A sprawling Chelsea food hall with 15 vendors including Zaab Zaab, a revived Bessou, and a relaunched butcher shop from White Gold alums, anchored by and curated in collaboration with the James Beard Foundation, is set to open at Hudson River Park’s Pier 57 this spring.
The food stalls “focus on women- and BIPOC- owned dining destinations that are aligned with JBF’s mission of championing a standard of good food anchored in talent, equity, and sustainability,” according to the release.

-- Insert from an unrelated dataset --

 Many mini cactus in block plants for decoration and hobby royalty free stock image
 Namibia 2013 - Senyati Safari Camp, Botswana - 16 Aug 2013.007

Called Market 57, it includes another location of Cobble Hill’s Malai ice cream shop as well as the headquarters for a revived Bessou, the Japanese restaurant that closed in Noho last year (in this iteration there will be more of a seafood focus, with an abbreviated menu of Bessou classics made for fast casual). In addition, it will be the third Zaab Zaab location following the Elmhurst flagship and Williamsburg spots, and the third NYC location for Nom Wah. As previously reported by Eater, Market 57 is a partnership with Jamestown, the food hall operator behind the Chelsea Market and Industry City, alongside Google.
Also included is Ammi, a new venture from Jimmy Rizvi of Indian spot GupShup, another outpost of Midtown’s Bird & Branch coffee, Fan-Fan Doughnut’s Fany Gerson's new concept called Mijo, in collaboration with her husband Daniel Ortiz de Montellano, which a spokesperson hints is a preview of a larger project the couple has in the works.
Fans of Erika Nakamura and Jocelyn Guest may be interested to check out Italian sandwich shop Due Madri by Butcher Girls, the duo’s first spot since leaving White Gold Butchers.
Elsewhere in the market, find a third location of CSA Local Roots’ cafe, LoLo’s on the Water, a “Caribbean coastal comfort foods” restaurant, from Harlem’s LoLo Seafood Shack team. Market 57 will also act as the first home for Black-owned oyster pop-up The Real Mothershuckers, serving seafood and Cajun cuisine, as featured on Netflix’s High on the Hog. Meanwhile, Crown Height’s vegan-friendly Ras Plant Based is expanding for the first time here; there’s also a Manhattan location for Clinton Hill bakery, The Good Batch, and Harlem Hops, a Harlem beer bar, now with a second Manhattan operation, as well as The Galley by Lobster Place.
Market 57 is the first real estate endeavor for the James Beard Foundation — particularly following a 2020 public reckoning on diversity, or lack thereof — outside of its own events. A release states that the foundation will also run its own stalls, Good To Go by JBF, which will act as a chef incubator, bringing in rotating pop-ups, with an events space, Platform by JBF, seemingly not unlike how Beard House dinners operate.
“Many of whom we recommended are alumni of JBF’s impact programs, have participated in JBF events, or have been featured at the James Beard House over the years,” stated a spokesperson for the foundation.
JBF’s involvement in the Market 57 project brings up a potentially murky relationship between hospitality spots lured for the food hall, and the restaurants the foundation is eyeing for awards, considered to be the Oscars of the food world. (Vendor Harlem Hops was named a James Beard Award Semifinalist for 2023 in the outstanding bar category).
A spokesperson stated that the committee behind the awards has no involvement in the market. The foundation says beyond its team giving recommendations, “from there, the leasing and property management team had conversations with potential vendors and assembled what they believe will be a winning mix of concepts, culinary styles, and offerings.”
To clarify further, the spokesperson stated that, “the Foundation is a brand partner of the food hall but not a partner of any of the business arrangements between Pier 57 and each individual vendor.” The foundation says it will pay rent for Good to Go by JBF, just like the other food vendor tenants.
This isn't the first food hall attempting to open at Pier 57, which these days is also home to a Google campus; in 2017 Eater reported that an Anthony Bourdain-backed market had been exploring opening there but subsequently dropped those plans, eventually finding a home elsewhere.
Disclosure: Some Vox Media staff members are part of the voting body for the James Beard Foundation Awards.